Regular Expression Basics

Source: Internet
Author: User
Tags printable characters

Regular Expression Basics

function libraries for regular expressions:

1. PCRE, a regular expression function compatible with the Perl language.

2. POSIX.

"Grammar Rules"

A Atomic:
Atoms are the most basic constituent units of regular expressions, with at least one atom in each pattern. Atoms are made up of all printed and nonprinting characters that are not displayed as metacharacters.

1) ordinary characters as atoms

Includes uppercase lowercase letters, all numbers.

2) Some special words and metacharacters characters as atoms

Characters that have special meaning can be used/escaped.

3) Some nonprinting characters as atoms

nonprinting characters are formatting control symbols that are not displayed in a string.

Non-printable characters common in regular expressions

Atomic characters

Meaning description

\f

Match a page break

\ n

Match a line break

\ r

Match a carriage return character

\ t

Match a tab

\v

Match a vertical tab

Attention:

'/\n/'-whether a carriage return appears in the matching string in the Windows system.

'/\r\n/'-used in a Linux system to match a carriage return in a string.

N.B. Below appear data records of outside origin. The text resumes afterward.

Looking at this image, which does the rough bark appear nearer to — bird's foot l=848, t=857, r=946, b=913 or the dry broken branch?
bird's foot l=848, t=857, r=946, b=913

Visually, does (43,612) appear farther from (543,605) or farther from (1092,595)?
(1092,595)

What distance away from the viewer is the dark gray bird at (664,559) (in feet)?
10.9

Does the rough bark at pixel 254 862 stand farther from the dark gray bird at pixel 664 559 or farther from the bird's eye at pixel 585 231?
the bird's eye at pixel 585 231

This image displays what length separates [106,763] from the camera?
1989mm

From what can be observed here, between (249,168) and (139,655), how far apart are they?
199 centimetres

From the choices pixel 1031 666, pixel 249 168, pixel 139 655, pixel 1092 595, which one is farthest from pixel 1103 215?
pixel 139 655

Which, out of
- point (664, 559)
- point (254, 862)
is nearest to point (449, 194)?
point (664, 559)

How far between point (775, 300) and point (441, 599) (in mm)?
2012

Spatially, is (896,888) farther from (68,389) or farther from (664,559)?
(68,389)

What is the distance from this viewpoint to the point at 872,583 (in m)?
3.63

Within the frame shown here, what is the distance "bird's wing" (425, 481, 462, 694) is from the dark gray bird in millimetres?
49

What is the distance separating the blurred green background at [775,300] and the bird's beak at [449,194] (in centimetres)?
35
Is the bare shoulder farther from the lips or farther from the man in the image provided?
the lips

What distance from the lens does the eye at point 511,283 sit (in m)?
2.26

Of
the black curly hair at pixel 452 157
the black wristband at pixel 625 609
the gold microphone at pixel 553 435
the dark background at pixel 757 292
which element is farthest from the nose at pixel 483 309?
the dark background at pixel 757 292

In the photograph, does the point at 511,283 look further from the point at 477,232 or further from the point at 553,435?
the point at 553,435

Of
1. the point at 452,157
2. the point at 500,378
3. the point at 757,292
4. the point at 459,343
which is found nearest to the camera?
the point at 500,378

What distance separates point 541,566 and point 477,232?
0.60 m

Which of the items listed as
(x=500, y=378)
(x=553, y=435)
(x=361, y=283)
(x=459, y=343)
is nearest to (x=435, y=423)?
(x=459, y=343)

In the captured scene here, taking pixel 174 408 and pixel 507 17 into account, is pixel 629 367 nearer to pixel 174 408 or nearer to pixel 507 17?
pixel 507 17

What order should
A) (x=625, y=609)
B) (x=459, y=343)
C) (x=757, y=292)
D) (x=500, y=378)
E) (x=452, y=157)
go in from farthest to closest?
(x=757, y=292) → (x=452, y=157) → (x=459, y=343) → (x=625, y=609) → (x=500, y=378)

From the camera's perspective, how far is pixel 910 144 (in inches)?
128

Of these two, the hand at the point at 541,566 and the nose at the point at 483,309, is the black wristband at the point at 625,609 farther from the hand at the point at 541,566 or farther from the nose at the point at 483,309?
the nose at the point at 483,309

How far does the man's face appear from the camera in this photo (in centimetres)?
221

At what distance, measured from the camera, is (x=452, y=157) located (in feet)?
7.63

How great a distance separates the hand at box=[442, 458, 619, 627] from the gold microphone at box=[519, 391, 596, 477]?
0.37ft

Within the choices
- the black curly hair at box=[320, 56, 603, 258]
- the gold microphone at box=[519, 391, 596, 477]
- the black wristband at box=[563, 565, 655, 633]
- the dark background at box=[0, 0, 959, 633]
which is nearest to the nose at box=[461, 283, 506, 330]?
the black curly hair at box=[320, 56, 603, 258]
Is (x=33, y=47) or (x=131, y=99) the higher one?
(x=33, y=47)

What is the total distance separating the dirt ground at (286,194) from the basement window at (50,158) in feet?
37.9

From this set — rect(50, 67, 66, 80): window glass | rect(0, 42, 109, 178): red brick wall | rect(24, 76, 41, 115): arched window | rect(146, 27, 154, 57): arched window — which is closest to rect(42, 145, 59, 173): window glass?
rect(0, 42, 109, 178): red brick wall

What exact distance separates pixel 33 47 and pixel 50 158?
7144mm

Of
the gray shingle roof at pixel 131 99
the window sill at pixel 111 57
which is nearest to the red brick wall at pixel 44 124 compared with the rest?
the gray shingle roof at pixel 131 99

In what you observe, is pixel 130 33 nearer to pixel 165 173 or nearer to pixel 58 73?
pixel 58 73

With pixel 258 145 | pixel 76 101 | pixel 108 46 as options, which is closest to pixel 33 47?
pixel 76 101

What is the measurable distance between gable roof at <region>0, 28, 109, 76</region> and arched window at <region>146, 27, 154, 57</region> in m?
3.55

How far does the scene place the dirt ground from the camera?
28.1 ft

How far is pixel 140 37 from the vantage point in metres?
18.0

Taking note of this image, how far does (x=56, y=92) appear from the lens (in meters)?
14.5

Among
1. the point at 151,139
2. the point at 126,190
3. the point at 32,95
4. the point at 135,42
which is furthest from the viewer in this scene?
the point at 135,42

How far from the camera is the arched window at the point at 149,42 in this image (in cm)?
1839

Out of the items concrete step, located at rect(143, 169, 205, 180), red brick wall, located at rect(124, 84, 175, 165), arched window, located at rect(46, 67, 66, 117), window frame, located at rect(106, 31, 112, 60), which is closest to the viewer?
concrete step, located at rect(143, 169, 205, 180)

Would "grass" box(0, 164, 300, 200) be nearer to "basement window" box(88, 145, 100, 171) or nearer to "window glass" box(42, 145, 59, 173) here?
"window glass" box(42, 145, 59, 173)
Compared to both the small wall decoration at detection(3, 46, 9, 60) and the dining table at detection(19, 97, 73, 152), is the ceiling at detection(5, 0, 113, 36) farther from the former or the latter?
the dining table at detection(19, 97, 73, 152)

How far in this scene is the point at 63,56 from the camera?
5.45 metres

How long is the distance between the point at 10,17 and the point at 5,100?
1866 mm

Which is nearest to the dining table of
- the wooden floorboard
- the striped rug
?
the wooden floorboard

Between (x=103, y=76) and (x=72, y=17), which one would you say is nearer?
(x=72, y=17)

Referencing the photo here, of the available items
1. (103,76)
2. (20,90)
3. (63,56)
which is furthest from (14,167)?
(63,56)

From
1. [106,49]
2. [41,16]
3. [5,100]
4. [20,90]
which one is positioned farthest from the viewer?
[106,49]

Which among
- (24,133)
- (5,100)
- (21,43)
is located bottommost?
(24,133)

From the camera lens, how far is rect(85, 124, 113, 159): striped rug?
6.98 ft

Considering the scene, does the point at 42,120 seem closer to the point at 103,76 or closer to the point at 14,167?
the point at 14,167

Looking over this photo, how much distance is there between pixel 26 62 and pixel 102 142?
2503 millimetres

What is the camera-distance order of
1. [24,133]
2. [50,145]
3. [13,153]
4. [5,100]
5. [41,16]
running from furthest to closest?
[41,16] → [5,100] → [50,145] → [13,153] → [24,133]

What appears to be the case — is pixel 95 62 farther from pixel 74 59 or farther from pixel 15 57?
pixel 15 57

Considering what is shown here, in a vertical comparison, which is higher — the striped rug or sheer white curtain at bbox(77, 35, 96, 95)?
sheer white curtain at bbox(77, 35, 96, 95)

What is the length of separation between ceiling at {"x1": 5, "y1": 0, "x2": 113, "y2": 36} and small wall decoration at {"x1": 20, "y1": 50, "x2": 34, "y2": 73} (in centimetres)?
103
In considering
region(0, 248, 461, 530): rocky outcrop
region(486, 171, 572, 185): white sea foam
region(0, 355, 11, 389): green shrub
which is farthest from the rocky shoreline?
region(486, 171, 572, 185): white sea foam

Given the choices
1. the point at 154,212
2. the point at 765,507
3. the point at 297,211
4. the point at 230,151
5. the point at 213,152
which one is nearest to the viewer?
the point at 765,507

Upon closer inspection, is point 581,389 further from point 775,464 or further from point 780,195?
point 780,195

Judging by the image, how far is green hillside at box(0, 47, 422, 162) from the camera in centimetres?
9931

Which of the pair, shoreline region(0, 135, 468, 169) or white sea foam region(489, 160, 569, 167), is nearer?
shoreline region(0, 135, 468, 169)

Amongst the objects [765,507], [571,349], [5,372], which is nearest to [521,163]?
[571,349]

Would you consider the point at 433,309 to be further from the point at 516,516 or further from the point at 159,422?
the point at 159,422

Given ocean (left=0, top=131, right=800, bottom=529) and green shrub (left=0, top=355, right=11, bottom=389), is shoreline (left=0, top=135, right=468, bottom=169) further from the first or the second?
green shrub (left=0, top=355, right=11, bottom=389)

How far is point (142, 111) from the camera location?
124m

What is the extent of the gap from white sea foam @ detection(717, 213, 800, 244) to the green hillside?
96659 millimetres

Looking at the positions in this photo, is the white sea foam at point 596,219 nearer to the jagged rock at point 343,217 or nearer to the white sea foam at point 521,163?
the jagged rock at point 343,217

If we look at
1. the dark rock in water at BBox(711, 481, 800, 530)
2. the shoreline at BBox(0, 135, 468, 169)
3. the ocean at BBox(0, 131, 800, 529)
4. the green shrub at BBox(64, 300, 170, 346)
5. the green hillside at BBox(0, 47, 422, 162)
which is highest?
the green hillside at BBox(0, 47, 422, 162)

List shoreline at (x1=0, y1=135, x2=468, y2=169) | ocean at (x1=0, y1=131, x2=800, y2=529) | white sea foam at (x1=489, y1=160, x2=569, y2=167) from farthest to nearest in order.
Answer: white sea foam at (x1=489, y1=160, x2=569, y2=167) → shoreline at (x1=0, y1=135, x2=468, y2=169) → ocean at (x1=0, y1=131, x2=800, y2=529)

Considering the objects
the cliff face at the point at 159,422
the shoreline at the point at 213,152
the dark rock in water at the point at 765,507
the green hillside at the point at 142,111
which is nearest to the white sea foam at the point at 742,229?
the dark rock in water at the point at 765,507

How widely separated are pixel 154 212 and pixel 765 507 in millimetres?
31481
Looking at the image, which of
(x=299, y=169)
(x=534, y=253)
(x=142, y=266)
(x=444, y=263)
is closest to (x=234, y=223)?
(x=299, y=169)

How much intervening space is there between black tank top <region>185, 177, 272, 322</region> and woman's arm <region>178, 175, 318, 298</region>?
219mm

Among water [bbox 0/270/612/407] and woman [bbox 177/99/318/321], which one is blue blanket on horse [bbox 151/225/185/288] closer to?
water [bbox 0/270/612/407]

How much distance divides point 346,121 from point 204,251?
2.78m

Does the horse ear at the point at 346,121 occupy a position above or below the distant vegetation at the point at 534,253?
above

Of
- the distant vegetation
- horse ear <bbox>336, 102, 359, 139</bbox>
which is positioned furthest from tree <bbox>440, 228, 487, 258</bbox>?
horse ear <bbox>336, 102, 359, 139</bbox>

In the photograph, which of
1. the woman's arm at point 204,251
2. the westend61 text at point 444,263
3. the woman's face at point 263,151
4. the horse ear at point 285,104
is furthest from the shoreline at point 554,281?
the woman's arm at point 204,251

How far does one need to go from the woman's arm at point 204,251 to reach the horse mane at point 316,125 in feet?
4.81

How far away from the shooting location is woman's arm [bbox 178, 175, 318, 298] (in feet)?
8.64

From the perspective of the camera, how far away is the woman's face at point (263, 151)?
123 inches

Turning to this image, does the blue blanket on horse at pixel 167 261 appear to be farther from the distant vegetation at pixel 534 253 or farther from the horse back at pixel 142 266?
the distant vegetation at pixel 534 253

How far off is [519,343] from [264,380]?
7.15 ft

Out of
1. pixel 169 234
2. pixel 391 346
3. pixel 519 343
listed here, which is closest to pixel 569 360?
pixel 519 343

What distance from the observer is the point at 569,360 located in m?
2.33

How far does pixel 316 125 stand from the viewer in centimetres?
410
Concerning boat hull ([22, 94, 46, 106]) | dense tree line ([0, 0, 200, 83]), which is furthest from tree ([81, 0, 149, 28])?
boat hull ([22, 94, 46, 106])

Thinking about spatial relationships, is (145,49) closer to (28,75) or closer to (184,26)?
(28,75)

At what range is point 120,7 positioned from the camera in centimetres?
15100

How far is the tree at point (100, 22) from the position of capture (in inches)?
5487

4) Use universal character type as atomic

Common character types commonly found in regular expressions

Atomic characters

Meaning description

\d

Match any decimal number equivalent to [0-9]

\d

Matches any number except a decimal number, equivalent to [^0-9]

\s

Matches any white space character, equivalent to [\f\n\r\t\v]

\s

Matches any character except whitespace characters, equivalent to [^\f\n\r\t\v]

\w

Match any number, letter or underscore equivalent to [0-9a-za-z]

\w

Matches any character except a number, letter, or underscore equivalent to [^0-9a-za-z]

5) Custom Atomic table ([]) as an atom

You can use an atomic table to define a set of atoms that are equal to each other, such as:

'/[ja]sp/' – can match two types of ASP and JSP.

Two Metacharacters

The so-called meta-character is used to construct regular expressions with special meaning characters, such as: ' * ', ', ', ' + ', '? ' such as

Metacharacters can not appear alone, it is used to modify the atom, you can use \ to escape, so that it loses special meaning.

The meta-character of a regular expression

Metacharacters

Meaning description

*

Match 0 times, 1 times or more before the atom

+

Match 1 or more times before the atom

Match 0 or 1 times before the Atom

.

Match any character except line break

|

Match two or more branches

N

The atoms in front of them happen to happen N times

{N,}

The atoms in front of it appear at least n times

{N,m}

The atoms in front of them appear at least n times, up to M times

^ or \a

Where to start the match string

$ or \z

Match the end position of the input string

\b

Match the boundaries of a word

\b

Match a section other than the word boundary

[]

Matches any one of the atoms specified in the square brackets

[^]

Match any character except for the atoms in square brackets

()

Match the whole as an atom, or a pattern unit, that can be understood as a large atom of multiple individual atoms.

1. Qualifiers

Qualifiers are used to specify how many times a given atom of a regular expression must appear to satisfy a match. Have "*", "+", "? "," {n} "," {N,} "," {n,m} "six qualifiers, the main difference between them is that the number of repetitions is different.

2. Border restrictions

Used to limit the bounds of a string or word to obtain a more accurate result of the match. The metacharacters "^ and $ refer to the beginning and end of the string, respectively, and" \b "is used to describe the front or back bounds of each word in the string.

3. Period

. Can match any one of the characters in the target, including non-printable characters.

4. Mode selector (|)

| Selectors have the lowest precedence and are used to separate multiple selection modes.

5. Mode Unit

Use the meta-character "()" to make a large atom of multiple atoms, as a separate unit.

Three Pattern modifier

Pattern correction Symbols:

Pattern correction Symbols

Function description

I

Case insensitive when matching pattern

X

Whitespace in a pattern is ignored unless it is escaped

Regular Expression Basics

Contact Us

The content source of this page is from Internet, which doesn't represent Alibaba Cloud's opinion; products and services mentioned on that page don't have any relationship with Alibaba Cloud. If the content of the page makes you feel confusing, please write us an email, we will handle the problem within 5 days after receiving your email.

If you find any instances of plagiarism from the community, please send an email to: info-contact@alibabacloud.com and provide relevant evidence. A staff member will contact you within 5 working days.

A Free Trial That Lets You Build Big!

Start building with 50+ products and up to 12 months usage for Elastic Compute Service

  • Sales Support

    1 on 1 presale consultation

  • After-Sales Support

    24/7 Technical Support 6 Free Tickets per Quarter Faster Response

  • Alibaba Cloud offers highly flexible support services tailored to meet your exact needs.